▸ Work instructions: Can you arrange all of the material below as a numbered list, one line per entry, with blank lines dropped and the pictures left out?

┌──

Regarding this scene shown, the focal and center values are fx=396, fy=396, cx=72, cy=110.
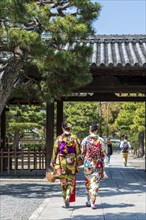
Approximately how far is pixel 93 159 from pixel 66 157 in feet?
1.79

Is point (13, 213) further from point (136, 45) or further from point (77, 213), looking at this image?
point (136, 45)

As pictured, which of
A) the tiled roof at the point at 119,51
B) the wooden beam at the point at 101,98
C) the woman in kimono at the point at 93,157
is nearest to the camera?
the woman in kimono at the point at 93,157

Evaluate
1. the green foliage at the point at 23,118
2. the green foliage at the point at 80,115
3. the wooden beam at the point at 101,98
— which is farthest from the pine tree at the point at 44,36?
the green foliage at the point at 80,115

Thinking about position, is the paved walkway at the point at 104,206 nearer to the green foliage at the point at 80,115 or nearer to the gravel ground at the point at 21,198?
the gravel ground at the point at 21,198

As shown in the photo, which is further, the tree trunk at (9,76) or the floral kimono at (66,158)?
the floral kimono at (66,158)

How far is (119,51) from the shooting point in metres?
12.8

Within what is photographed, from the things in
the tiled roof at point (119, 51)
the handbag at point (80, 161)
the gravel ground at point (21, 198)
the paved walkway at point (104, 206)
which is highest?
the tiled roof at point (119, 51)

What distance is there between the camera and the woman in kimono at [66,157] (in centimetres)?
789

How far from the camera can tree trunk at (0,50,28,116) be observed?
6.31 meters

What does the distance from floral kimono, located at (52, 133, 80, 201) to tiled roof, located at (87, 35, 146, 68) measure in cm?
A: 357

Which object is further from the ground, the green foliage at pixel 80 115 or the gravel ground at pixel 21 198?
the green foliage at pixel 80 115

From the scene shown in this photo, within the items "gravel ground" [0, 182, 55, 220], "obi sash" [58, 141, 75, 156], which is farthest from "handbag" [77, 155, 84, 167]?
"gravel ground" [0, 182, 55, 220]

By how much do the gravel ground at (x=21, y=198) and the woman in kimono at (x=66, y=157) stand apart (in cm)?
87

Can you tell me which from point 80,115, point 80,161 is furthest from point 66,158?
point 80,115
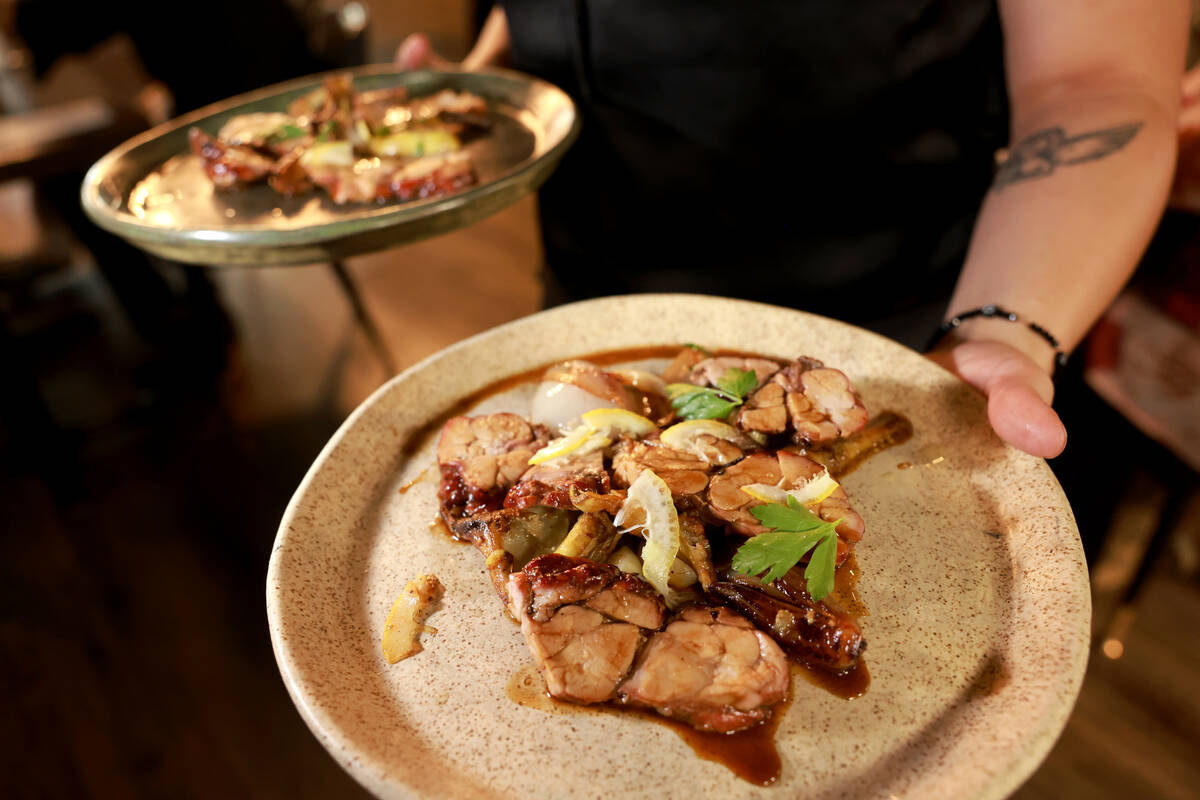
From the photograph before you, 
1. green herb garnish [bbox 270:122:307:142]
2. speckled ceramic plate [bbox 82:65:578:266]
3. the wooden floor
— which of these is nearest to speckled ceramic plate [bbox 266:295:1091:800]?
speckled ceramic plate [bbox 82:65:578:266]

└──

▸ Worked answer:
1. Regarding this scene shown, the focal and center values are fx=396, fy=396, cx=72, cy=110.
2. Approximately how far is pixel 93 159 from pixel 66 157 in feet?
3. 1.79
4. Is point (13, 213) further from point (136, 45) or further from point (77, 213), looking at this image?
5. point (136, 45)
6. As pictured, which of
7. A) the tiled roof at the point at 119,51
8. B) the wooden beam at the point at 101,98
9. C) the woman in kimono at the point at 93,157
10. is nearest to the camera?
11. the woman in kimono at the point at 93,157
12. Evaluate
13. 1. the green foliage at the point at 23,118
14. 2. the green foliage at the point at 80,115
15. 3. the wooden beam at the point at 101,98
16. — which is farthest from the pine tree at the point at 44,36?
17. the green foliage at the point at 80,115
18. Thinking about position, is the paved walkway at the point at 104,206 nearer to the green foliage at the point at 80,115 or nearer to the gravel ground at the point at 21,198?
19. the gravel ground at the point at 21,198
20. As shown in the photo, which is further, the tree trunk at (9,76) or the floral kimono at (66,158)?
21. the floral kimono at (66,158)
22. How far is (119,51) from the shooting point in metres?
23. 12.8
24. Within what is photographed, from the things in
25. the tiled roof at point (119, 51)
26. the handbag at point (80, 161)
27. the gravel ground at point (21, 198)
28. the paved walkway at point (104, 206)
29. which is highest?
30. the tiled roof at point (119, 51)
31. What distance is there between the camera and the woman in kimono at [66,157] (in centimetres)?
32. 789
33. How far from the camera can tree trunk at (0,50,28,116) be observed?
34. 6.31 meters
35. What does the distance from floral kimono, located at (52, 133, 80, 201) to tiled roof, located at (87, 35, 146, 68) measure in cm?
36. A: 357
37. Which object is further from the ground, the green foliage at pixel 80 115 or the gravel ground at pixel 21 198?
38. the green foliage at pixel 80 115
39. From the scene shown in this photo, within the items "gravel ground" [0, 182, 55, 220], "obi sash" [58, 141, 75, 156], which is farthest from "handbag" [77, 155, 84, 167]?
40. "gravel ground" [0, 182, 55, 220]
41. By how much do the gravel ground at (x=21, y=198) and the woman in kimono at (x=66, y=157) stand apart (in cm)?
42. 87
43. Can you tell me which from point 80,115, point 80,161 is furthest from point 66,158?
44. point 80,115
45. From the photograph before you, 
46. 1. green herb garnish [bbox 270:122:307:142]
47. 2. speckled ceramic plate [bbox 82:65:578:266]
48. 3. the wooden floor
49. — which of these is nearest to speckled ceramic plate [bbox 266:295:1091:800]?
50. speckled ceramic plate [bbox 82:65:578:266]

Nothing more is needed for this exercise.